— begin Source document —
It’s time for Vultures to be met head on to keep them from the farm gate
International Vulture Funds, purchasing loans from Irish Banks, are a massive threat to many farming families. IFA President Joe Healy said recently that these “faceless funds are hell-bent on destroying families while feeding on the carcass of the family farm”. Farming families, whose loans may be acquired by the Vulture Funds, need to understand who these ruthless organisations are, how they operate and how they should be confronted.
This is not a minor danger confronting only a small number of families. The IFA estimates that 2,500 to 3,000 farm families may be in danger and that the total amount of land involved may be up to 150,000 acres.
Vulture Funds are massive organisations investing in assets all over the world. Many Vulture Funds are owned by major International banks such as Deutsche Bank, JP Morgan and Goldman Sachs. Others are owned by Hedge Funds such as Blackstone, Lone Star and Cerebus. These funds are not regulated either in their base of operations, such as New York or in Ireland.
The biggest players in the Irish distressed loans market at the moment are funds such as Deutsche Bank, Apollo, Cerebus, Loan Star, Carval and Goldman Sachs amongst others. Vulture Funds do not usually operate in the open but use little known corporate entities to avoid open scrutiny and adverse publicity. For example the Deutsche Bank/Apollo Vulture Fund uses a group of various companies called Havbell and Cerebus uses a company vehicle called Promontoria.
— end Source document —
— begin Information provided —
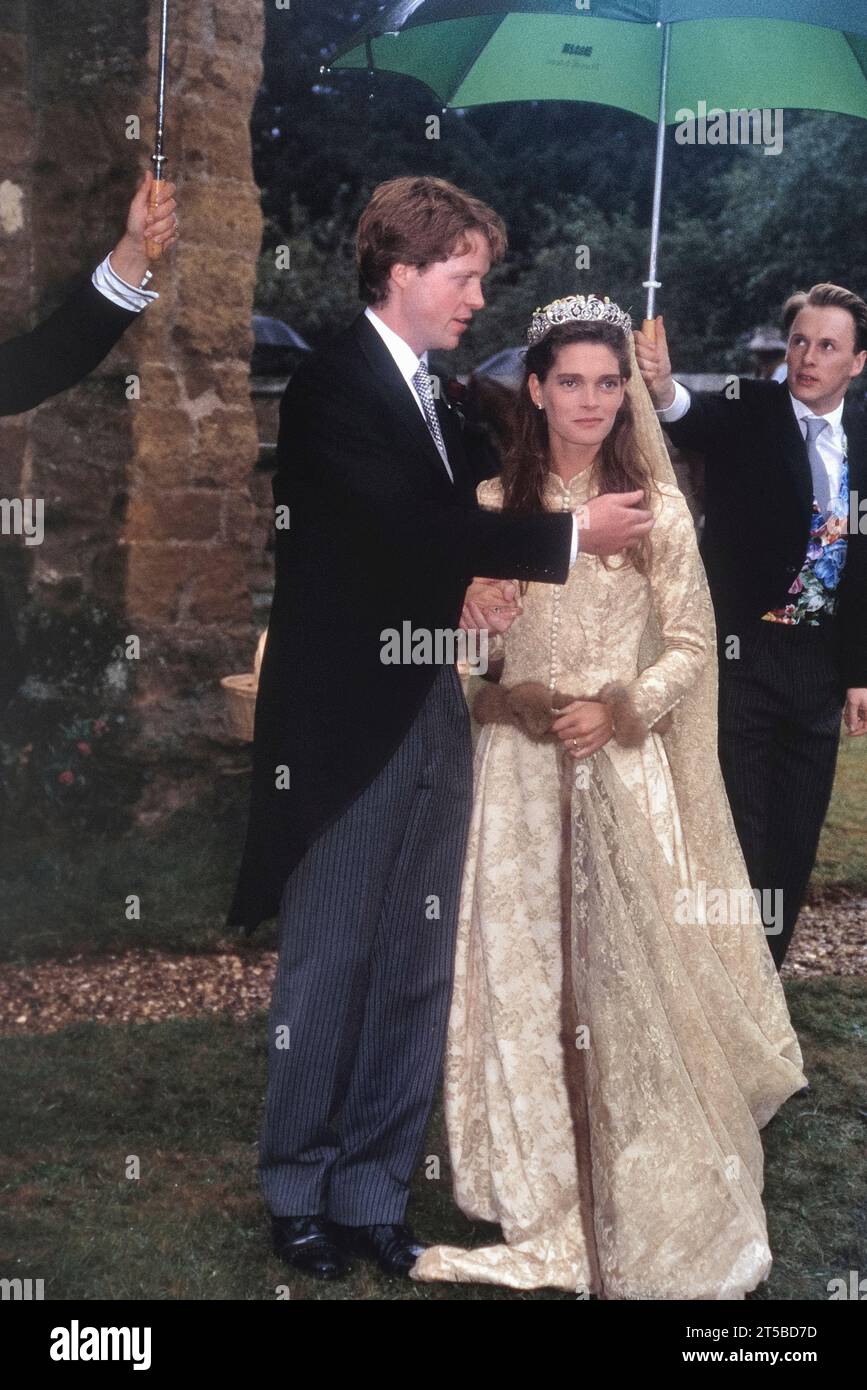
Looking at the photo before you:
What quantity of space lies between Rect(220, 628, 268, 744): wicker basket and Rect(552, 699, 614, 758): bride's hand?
— end Information provided —
## Problem A:
Answer these questions from the article on Vulture Funds:
(i) Who is the IFA President quoted in the article?
(ii) According to the IFA estimate, how many farm families may be in danger?
(iii) What company vehicle does Cerebus use?
## Problem B:
List every major international bank that the article on Vulture Funds names as an owner of such funds.

## Finished answer A:
(i) Joe Healy
(ii) 2,500 to 3,000 farm families
(iii) Promontoria

## Finished answer B:
Deutsche Bank, JP Morgan, Goldman Sachs